*** Opening of Text section ***
Author(s): K. Srinivasa Rao1, I. Lakshmi Spandana2, Sanjeeva Kumar Desai3

INTRODUCTION: Tuberous sclerosis complex (TSC) or Morbus Bourneville-Pringle disease is an autosomal dominant phakomatosis, first described by Desiree-Magloire Bourneville in 1880. Tuberous sclerosis is a genetic disorder characterized by the growth of numerous benign tumours in many parts of the body caused by mutations on either of two genes, TSC1 and TSC2. This rare genetic disorder is usually associated with a triad of seizures, mental retardation and cutaneous lesions. Approximately one half of all patients affected by TS develop at least one retinal astrocytoma in one eye.
*** Close of Text section ***
*** Opening of Records shown ***
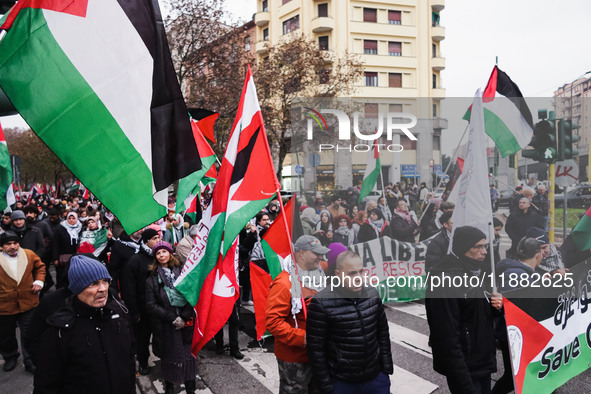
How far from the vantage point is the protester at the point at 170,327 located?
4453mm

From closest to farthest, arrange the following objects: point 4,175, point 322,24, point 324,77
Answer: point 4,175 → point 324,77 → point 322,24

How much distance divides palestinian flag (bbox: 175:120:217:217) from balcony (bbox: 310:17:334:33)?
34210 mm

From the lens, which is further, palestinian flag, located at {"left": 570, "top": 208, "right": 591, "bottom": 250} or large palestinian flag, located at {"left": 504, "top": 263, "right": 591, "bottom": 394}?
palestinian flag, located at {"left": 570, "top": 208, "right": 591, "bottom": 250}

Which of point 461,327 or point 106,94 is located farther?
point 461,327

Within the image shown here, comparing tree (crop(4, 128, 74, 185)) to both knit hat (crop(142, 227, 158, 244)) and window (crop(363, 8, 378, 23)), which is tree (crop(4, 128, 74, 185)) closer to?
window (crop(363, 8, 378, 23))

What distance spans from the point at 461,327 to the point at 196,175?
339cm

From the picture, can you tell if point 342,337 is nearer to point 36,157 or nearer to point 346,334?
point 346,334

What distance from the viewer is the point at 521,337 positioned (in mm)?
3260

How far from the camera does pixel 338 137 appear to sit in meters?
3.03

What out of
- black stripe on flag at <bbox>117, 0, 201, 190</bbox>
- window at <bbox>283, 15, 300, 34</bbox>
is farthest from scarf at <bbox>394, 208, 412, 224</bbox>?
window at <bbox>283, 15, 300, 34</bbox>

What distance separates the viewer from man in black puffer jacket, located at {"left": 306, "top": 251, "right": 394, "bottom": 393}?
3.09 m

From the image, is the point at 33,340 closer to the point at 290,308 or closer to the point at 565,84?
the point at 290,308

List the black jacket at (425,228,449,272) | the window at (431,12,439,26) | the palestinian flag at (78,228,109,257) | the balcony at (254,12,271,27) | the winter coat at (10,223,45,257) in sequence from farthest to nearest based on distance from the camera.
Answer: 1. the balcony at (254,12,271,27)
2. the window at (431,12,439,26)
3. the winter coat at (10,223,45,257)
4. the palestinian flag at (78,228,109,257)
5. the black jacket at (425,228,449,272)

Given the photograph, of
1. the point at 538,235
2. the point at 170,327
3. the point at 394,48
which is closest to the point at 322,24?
*** Close of Records shown ***
◆ Exercises
a) Can you quote the tuberous sclerosis introduction between "Author(s): K. Srinivasa" and "in one eye.", inclusive?
b) Can you continue the tuberous sclerosis introduction from where it stops?
The rows are separate material, unrelated to the tuberous sclerosis introduction.

◆ Answers per task
a)
Author(s): K. Srinivasa Rao1, I. Lakshmi Spandana2, Sanjeeva Kumar Desai3

INTRODUCTION: Tuberous sclerosis complex (TSC) or Morbus Bourneville-Pringle disease is an autosomal dominant phakomatosis, first described by Desiree-Magloire Bourneville in 1880. Tuberous sclerosis is a genetic disorder characterized by the growth of numerous benign tumours in many parts of the body caused by mutations on either of two genes, TSC1 and TSC2. This rare genetic disorder is usually associated with a triad of seizures, mental retardation and cutaneous lesions. Approximately one half of all patients affected by TS develop at least one retinal astrocytoma in one eye.

b)
PRESENTATION OF CASES: In the department of ophthalmology, G.S.L Medical College, Rajahmundry, we came across 3 cases of tuberous sclerosis involving multi organ systems. Out of 3 cases, 2 cases were reported to be familial and 1case is sporadic, with a history of epilepsy with angiofibromatosis lesions over the face, multiple ash-leaf lesions over the abdomen, renal angiomyolipomas, multiple subependymal nodules in brain and retinal astrocytic hamartomas in the retina.

CONCLUSION: It is important to be cognizant of the likely presence of systemic and ocular pathology in a child with mental retardation and skin lesions. Identification of retinal phakomatosis during ocular evaluation in any suspected case of Tuberous sclerosis can aid in the establishment of the diagnosis of the disease.